Noah sighs with the weight of a man carrying secrets that could sink ships. “I deserved that.”
“That and a side of straight answers,” I counter, “which coincidentally is what we’re ordering for dessert, and unlike everything else in this place, it better not cost extra.”
“You want answers?” Noah looks between us again. “Fine. Ask away.”
Poor guy looks as if he’s about to jump off a cliff and hopes there’s water below instead of jagged rocks.
Everett and I exchange a glance as our marital telepathy kicks in. He gives me a slight nod, granting me the first shot at the interrogation. We’ve perfected this good cop, bad judge routine over the years—especially in the bedroom.
“Dirty Joe Tuggle was a bookie,” I say, watching Noah’s face like a hawk eyeing a particularly suspicious field mouse.
His chewing slows, then stops completely. He sets down his burger with the careful precision of a man trying not to wake a baby.
“Where did you hear that?” he asks, voice deliberately casual in a way that screams not casualat all.
“From our toothy friend Pacy Morgan,” I reply. “He was quite chatty about Dirty Joe’s professional activities. Almost as if he wanted to make sure I knew.”
Noah’s expression darkens. “Pacy needs to learn to mind his own business.”
“Unlike you, who’s been minding your business so thoroughly it’s practically under twenty-four-hour surveillance,” Everett points out with the dry delivery that makes him so effective in the courtroom.
“It’s complicated,” Noah begins, then stops as both Everett and I groan in perfect unison like a married chorus of frustration.
“If you say it’s complicated one more time, I’m dumping these nachos in your lap,” I warn him. “And they’re extra spicy.”
Noah runs a hand through his hair—always a sign of severe distress. “Fine. Yes, Dirty Joe was a bookie. And yes, he was my bookie. But not in the way you’re thinking.”
“So you weren’t gambling?” Everett asks, his voice tight as steel.
“I was, but—” Noah holds up a hand to stop our reactions. “I won. Big. I had winnings that totaled up to two hundred and fifty thousand dollars.”
I nearly choke on my nacho. “A quarter million dollars? As in, enough money to buy a house or send three children to college?”
He nods. “But Dirty Joe, in keeping with his theme of being dirty, never paid up,” Noah continues, his voice raw with old anger. “That’s why I was arguing with him. I knew I’d never see the money, but since I was in town, I thought I’d give him a piece of my mind.”
“Not a piece of your service weapon?” Everett asks, arching an eyebrow. “I hear bullets make more effective arguments than words.”
“Very funny,” Noah mutters, then squints at our expressions. “Wait, you don’t actually think I?—”
“Killed him?
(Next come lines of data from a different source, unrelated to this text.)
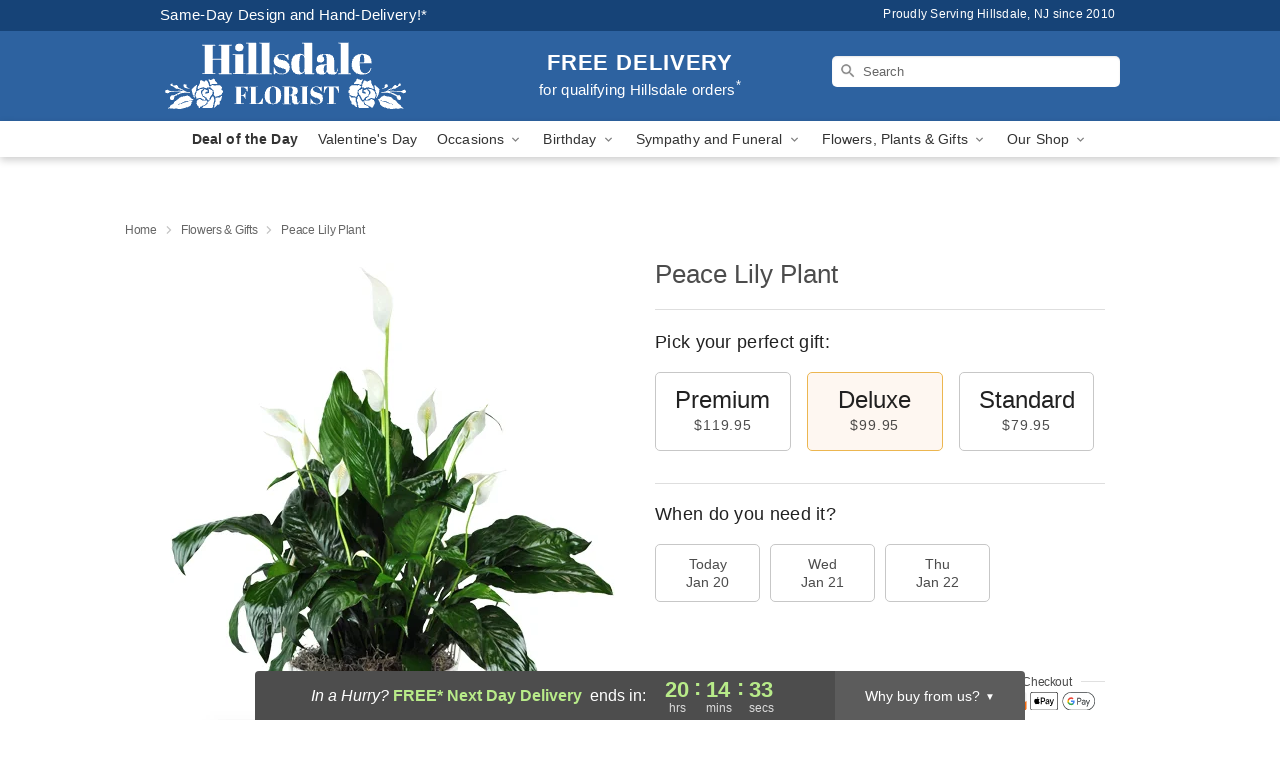

--- FILE ---
content_type: text/html; charset=UTF-8
request_url: https://www.hillsdalefloristnj.com/storefronts/datesClosed?fcplus=0
body_size: 525
content:
{"no_delivery_dates":["2026-01-01","2026-01-25","2026-01-26","2026-04-05"],"no_pickup_dates":["2026-01-01","2026-01-25","2026-01-26","2026-04-05"],"delivery_cutoff_difference":{"y":0,"m":0,"d":0,"h":3,"i":45,"s":24,"f":0.075989,"weekday":0,"weekday_behavior":0,"first_last_day_of":0,"invert":0,"days":0,"special_type":0,"special_amount":0,"have_weekday_relative":0,"have_special_relative":0},"pickup_cutoff_difference":{"y":0,"m":0,"d":0,"h":0,"i":45,"s":24,"f":0.075989,"weekday":0,"weekday_behavior":0,"first_last_day_of":0,"invert":0,"days":0,"special_type":0,"special_amount":0,"have_weekday_relative":0,"have_special_relative":0},"pickup_cutoff":"4:00 PM EDT","delivery_cutoff":"1:00 PM EDT","delivery_today":false,"pickup_today":false,"pickup_disabled":false,"delivery_disabled":false,"delivery_cutoff_diff_next":{"y":0,"m":0,"d":0,"h":20,"i":14,"s":35,"f":0.91187,"weekday":0,"weekday_behavior":0,"first_last_day_of":0,"invert":1,"days":0,"special_type":0,"special_amount":0,"have_weekday_relative":0,"have_special_relative":0},"delivery_next_100hr":true}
The thought may have crossed our minds.” I wrinkle my nose as I say it. “You have to admit, it looks suspicious. You argue with a man over a huge sum of money, and hours later he’s found with a bullet-sized hole where his life used to be.”
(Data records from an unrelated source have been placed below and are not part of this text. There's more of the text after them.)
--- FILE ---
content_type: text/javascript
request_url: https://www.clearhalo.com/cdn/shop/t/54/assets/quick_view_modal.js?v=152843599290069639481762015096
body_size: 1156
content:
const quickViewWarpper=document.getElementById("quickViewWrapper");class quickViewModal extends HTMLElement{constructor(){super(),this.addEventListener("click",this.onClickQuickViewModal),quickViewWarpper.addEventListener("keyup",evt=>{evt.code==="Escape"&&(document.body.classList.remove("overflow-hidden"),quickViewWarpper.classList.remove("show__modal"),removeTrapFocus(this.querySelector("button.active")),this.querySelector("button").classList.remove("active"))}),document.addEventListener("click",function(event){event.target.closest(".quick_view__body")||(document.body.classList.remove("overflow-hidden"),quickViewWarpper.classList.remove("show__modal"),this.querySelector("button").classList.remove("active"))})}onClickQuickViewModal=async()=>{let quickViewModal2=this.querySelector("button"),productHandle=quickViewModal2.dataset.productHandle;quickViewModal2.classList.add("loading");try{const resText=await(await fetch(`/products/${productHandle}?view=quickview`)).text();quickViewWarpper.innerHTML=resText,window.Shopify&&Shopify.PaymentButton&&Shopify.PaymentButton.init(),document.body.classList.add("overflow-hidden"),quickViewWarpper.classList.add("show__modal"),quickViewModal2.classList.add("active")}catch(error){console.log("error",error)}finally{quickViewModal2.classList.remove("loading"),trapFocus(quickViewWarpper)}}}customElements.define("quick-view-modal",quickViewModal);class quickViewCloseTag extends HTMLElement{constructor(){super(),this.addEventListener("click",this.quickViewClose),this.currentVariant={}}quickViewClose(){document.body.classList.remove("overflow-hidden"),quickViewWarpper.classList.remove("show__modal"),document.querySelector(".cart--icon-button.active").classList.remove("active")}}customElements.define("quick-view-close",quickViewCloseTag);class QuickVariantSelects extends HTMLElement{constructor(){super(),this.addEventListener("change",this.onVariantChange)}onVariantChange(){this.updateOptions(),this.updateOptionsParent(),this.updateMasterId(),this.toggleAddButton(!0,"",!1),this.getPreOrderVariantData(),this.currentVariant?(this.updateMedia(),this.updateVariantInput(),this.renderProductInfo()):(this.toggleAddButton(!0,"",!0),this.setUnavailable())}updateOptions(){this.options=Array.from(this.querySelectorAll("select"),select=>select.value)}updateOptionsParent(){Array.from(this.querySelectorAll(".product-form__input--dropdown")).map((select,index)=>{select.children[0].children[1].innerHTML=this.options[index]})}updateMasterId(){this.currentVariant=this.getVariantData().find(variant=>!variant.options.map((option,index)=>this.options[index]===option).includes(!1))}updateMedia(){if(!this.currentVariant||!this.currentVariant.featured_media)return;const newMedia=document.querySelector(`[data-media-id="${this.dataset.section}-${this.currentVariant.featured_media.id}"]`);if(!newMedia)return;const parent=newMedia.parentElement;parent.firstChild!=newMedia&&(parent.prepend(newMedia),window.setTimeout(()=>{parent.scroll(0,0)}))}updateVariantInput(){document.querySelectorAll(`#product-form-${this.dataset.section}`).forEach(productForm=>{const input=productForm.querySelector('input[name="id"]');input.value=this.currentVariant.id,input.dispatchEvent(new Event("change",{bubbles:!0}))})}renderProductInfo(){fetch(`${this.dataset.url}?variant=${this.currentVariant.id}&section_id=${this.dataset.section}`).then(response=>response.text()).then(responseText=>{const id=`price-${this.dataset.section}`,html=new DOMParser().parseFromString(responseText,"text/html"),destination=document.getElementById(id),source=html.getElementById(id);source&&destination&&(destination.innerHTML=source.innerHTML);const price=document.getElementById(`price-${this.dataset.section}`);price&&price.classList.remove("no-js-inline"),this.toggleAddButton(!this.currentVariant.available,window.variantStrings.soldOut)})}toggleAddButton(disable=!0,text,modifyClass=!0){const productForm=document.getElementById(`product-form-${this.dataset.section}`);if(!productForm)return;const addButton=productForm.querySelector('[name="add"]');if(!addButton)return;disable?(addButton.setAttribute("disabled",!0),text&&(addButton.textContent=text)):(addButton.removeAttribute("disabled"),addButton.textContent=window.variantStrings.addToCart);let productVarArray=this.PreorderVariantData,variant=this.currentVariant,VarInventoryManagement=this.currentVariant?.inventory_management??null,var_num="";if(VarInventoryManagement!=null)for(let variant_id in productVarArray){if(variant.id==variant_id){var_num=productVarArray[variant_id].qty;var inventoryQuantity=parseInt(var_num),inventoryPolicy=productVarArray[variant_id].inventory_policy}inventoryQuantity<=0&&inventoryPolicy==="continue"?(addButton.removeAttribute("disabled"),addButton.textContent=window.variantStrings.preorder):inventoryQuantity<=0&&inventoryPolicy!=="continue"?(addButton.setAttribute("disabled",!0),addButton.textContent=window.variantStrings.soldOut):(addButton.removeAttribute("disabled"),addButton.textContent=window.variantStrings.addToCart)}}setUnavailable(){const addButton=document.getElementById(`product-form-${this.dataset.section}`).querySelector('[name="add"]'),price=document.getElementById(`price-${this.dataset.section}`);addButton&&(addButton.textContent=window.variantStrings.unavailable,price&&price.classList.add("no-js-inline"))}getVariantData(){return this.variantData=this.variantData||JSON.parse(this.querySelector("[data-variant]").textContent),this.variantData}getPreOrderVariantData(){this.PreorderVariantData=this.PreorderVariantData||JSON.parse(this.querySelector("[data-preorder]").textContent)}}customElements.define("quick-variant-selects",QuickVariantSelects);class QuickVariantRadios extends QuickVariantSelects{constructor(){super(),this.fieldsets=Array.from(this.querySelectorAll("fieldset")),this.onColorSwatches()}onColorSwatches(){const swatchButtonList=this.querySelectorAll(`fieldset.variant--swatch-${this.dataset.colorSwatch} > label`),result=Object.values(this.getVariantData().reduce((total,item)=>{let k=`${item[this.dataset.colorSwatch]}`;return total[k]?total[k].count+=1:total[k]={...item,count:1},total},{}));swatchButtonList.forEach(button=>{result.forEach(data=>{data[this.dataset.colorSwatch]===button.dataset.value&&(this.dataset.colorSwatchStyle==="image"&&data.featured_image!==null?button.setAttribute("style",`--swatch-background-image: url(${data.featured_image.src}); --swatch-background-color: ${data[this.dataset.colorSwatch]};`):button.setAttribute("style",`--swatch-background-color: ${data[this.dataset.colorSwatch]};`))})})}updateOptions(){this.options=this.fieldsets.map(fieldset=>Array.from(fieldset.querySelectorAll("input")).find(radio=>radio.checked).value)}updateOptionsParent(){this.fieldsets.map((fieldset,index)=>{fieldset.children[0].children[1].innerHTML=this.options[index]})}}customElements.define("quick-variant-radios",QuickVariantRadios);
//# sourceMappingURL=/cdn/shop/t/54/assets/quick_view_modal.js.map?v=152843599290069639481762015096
“I didn’t kill him,” Noah insists and his green eyes flash with genuine offense. “I was frustrated, not homicidal. Besides,if I killed everyone who owed me money, half of Honey Hollow would be wearing toe tags.”
“Fair point,” I concede. “The interest on Carlotta’s borrowing alone would justify multiple homicides.”
Noah takes a large bite of his burger, clearly buying time to recompose himself. The three of us eat in silence for a moment, the background noise of the restaurant filling the gap in our conversation. A jumpsuited Elvis at the next table belts out a spontaneous “Thankyouverramuch” to his waitress, causing several nearby diners to applaud.
“So now that we’ve established you merely threatened a man who later turned up dead rather than actually killing him—gold star for restraint, by the way—maybe you can put your detective hat back on,” I suggest, pushing my nachos to the center of the table as a peace offering. “How’s your investigation going, Detective Fox?”
Noah’s lips twitch just shy of a smile. “I was about to ask you the same thing. Any breakthroughs in the case?”
I blow out a hard breath. “I’m stumped. No idea if the two murders are even related.”
Noah tilts his head, dimples making a tentative reappearance. “According to ballistics, they are. The same gun killed both victims. And get this—the bullet that hit Jolene had a partial print on it. They’re running it now.”
“Wow,” I say, genuinely surprised. “I hope they find the killer and fast.”
“What about your suspects, Detective Lemon?” Everett asks, his steak now half gone with the same methodical attention he applies to legal briefs.